Anj has more ROI potential cause it’s a small marketcap compared to ant and it fulfills a crucial part in the Aragon vision. That’s in my opinion the main reason to keep the split for most ANj holders.

I don’t care wether ANJ stays independent or reunite with ANT. I think for ANT holders a reunion is more beneficial because most ANT holders don’t hold ANJ. If ANJ from the dao gets air dropped over time with withdrawal fee to ant holders then for ant holders I guess they would embrace anj independence too. An independent community is more robust and has a higher chance to realise their full potential.

I see the marketcap and security of the court as the main problem. I also think that with the approach of Jorge that anj becomes like the cosmos hub of courts. In this way different projects can spin up their own court with different staking tokens and integrate other courts to make it more secure. Also introducing reputation for jurors of those courts I think the security issue can be solved without an anj to ant unification.

A few items.
1- An ANT-only vote isn’t fair: I don’t think this vote should just be an ANT vote. ANT holders will do what they think accrues more value to them. ANJ holders should be heard on this matter. We should have an ANJ vote. If we have a close vote among ANT holders but a massive majority of ANJ holders vote no, than that should matter.
2- There is a lot of external professional groups rallying around ANJ that will loose momentum: For example, my company Dialectic has hired a bar-certified lawyer to act as the judge on our behalf.

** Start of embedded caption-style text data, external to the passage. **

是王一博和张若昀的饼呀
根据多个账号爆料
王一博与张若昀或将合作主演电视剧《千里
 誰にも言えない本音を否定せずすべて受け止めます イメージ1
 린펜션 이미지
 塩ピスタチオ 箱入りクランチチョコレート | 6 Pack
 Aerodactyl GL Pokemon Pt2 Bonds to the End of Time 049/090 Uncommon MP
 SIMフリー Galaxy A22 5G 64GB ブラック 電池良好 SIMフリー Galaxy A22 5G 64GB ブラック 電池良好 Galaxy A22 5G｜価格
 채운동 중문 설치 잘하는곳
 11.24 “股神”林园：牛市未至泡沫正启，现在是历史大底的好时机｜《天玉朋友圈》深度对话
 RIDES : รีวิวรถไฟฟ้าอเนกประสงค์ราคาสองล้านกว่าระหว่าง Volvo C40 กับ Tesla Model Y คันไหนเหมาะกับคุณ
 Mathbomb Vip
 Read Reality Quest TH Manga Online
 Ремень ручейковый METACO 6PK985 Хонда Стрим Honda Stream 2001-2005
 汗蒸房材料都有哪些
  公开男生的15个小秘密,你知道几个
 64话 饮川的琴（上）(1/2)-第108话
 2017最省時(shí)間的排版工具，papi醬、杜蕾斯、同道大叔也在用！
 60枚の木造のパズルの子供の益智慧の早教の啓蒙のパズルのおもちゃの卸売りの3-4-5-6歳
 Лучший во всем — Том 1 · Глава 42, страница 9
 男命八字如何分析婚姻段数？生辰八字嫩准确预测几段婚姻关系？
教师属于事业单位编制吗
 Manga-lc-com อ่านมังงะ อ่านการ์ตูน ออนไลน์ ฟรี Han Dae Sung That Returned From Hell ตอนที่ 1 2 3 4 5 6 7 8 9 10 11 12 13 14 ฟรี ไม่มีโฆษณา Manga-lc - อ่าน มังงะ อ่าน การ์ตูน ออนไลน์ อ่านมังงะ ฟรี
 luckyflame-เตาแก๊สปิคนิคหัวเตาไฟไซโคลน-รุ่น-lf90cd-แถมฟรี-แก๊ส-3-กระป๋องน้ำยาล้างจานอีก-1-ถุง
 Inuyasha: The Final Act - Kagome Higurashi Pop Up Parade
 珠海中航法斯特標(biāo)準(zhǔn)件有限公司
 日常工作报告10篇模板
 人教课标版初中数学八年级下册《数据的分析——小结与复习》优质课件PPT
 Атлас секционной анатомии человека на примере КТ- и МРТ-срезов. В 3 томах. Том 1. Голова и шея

Aragon Court will have legal professionals handling these cases already. But we have to maintain independence the way that a court system retains independence from the government and executive branch.
3- IF we are leaving this to ANT holders than the cost of the “re-acquisition” should be accretive for ANJ holders. Those of us who put money into ANJ from day one should not be penalized for supporting this community in the early days. I kindly request that the valuation of ANJ not be less than 4% of ANT.